• Problem requirements
Check each statement against the article below on Republican plans to undo Obama's policies. Answer yes or no and quote the words that decide it. 1. A rules package up for a House vote on Tuesday would put the Office of Congressional Ethics under the House Ethics Committee. 2. Obama will visit Capitol Hill on Wednesday to meet with congressional Republicans. 3. Twenty-three Senate Democrats face re-election in 2018.

• Quoted passage
# # # # # # #

US Republicans Primed for Push to Dismantle Obama's Policies
TEHRAN (Tasnim) – Members of the 115th US Congress will be sworn in at noon Tuesday, setting off an aggressive campaign by Republicans who control the House and Senate to dismantle eight years of President Barack Obama's Democratic policies.
One of the biggest and most immediate targets is Obama's Affordable Care Act, which many Republicans have long sought to gut and has been blamed as a primary cause for a lackluster economic recovery. But decades-old programs that millions of Americans rely on every day, such as Social Security and Medicare, also will be in the crosshairs as congressional Republicans seek to shrink both the size of the federal budget and the bureaucracy in Washington.
"We have a lot to do — and a lot to undo," House Majority Leader Kevin McCarthy, R-Calif., said in a letter to fellow Republicans.
Democrats will try to block the far-reaching conservative agenda by swaying public opinion and using the power they have in the Senate to filibuster legislation. But that strategy has its political limitations. Twenty-three Senate Democrats are up for re-election in 2018, including 10 from states won by President-elect Donald Trump, and they could break ranks and side with the GOP.
"Democrats will not sit idly by and watch the Affordable Care Act be dismantled and tens of millions lose their insurance and protections," House Minority Whip Steny Hoyer, D-Md., told reporters Monday, the Associated Press reported.
Obama plans a rare trip to Capitol Hill on Wednesday to meet with congressional Democrats and discuss strategy for saving the health care law. Vice President-elect Mike Pence will meet with Republicans.
The first week of the new Congress will be a preview of the hectic pace planned by Republicans.
The House will vote on Tuesday on a rules package that would gut the independent Office of Congressional Ethics, placing it under the purview of the lawmaker-run House Ethics Committee. Democrats and watchdog groups angrily denounced the notion of Congress' self-policing.
The rules package also would give Republican leaders the tools to punish lawmakers if there is a repeat of the Democratic sit-in last summer over the failure to move gun control legislation.
Votes also are expected on resolutions to denounce the United Nations for condemning the construction of Israeli settlements in the West Bank and east al-Quds. Republicans blasted the Obama administration for refusing to veto the decision. House Speaker Paul Ryan, R-Wis., pledged "to reverse the damage done by this administration, and rebuild our alliance with Israel."

# # # # # # #

• Dataset extract

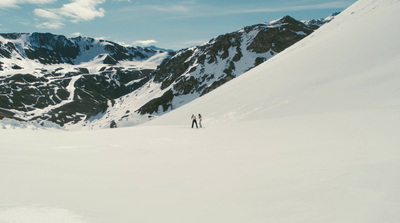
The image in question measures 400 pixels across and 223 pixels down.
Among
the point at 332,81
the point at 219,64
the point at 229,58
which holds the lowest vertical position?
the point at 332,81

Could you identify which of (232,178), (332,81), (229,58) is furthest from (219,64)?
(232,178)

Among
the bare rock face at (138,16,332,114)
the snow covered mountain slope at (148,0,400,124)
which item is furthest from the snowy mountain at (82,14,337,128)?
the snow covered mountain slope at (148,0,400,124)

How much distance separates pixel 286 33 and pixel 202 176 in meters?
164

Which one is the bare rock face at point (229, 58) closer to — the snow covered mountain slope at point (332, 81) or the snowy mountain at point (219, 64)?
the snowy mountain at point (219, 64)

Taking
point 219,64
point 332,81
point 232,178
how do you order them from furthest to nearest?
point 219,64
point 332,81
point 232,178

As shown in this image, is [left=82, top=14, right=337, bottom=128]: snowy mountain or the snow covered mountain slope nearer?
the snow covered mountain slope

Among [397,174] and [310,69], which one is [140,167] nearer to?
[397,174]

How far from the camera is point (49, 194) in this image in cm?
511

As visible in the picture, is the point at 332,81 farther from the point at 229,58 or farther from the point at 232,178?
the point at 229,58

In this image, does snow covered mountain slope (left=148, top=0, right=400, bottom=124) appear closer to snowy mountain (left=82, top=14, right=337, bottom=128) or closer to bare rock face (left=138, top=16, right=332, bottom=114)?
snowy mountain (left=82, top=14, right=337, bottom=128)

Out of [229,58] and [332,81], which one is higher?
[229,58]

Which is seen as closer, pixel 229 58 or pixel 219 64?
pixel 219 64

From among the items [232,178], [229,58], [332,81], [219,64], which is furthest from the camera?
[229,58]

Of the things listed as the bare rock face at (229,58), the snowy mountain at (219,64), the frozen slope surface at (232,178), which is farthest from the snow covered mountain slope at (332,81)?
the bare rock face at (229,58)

# # # # # # #

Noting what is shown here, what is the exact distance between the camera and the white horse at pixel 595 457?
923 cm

# # # # # # #

• Written reply
1. Yes: "placing it under the purview of the lawmaker-run House Ethics Committee"
2. No: "to meet with congressional Democrats and discuss strategy for saving the health care law"
3. Yes: "Twenty-three Senate Democrats are up for re-election in 2018"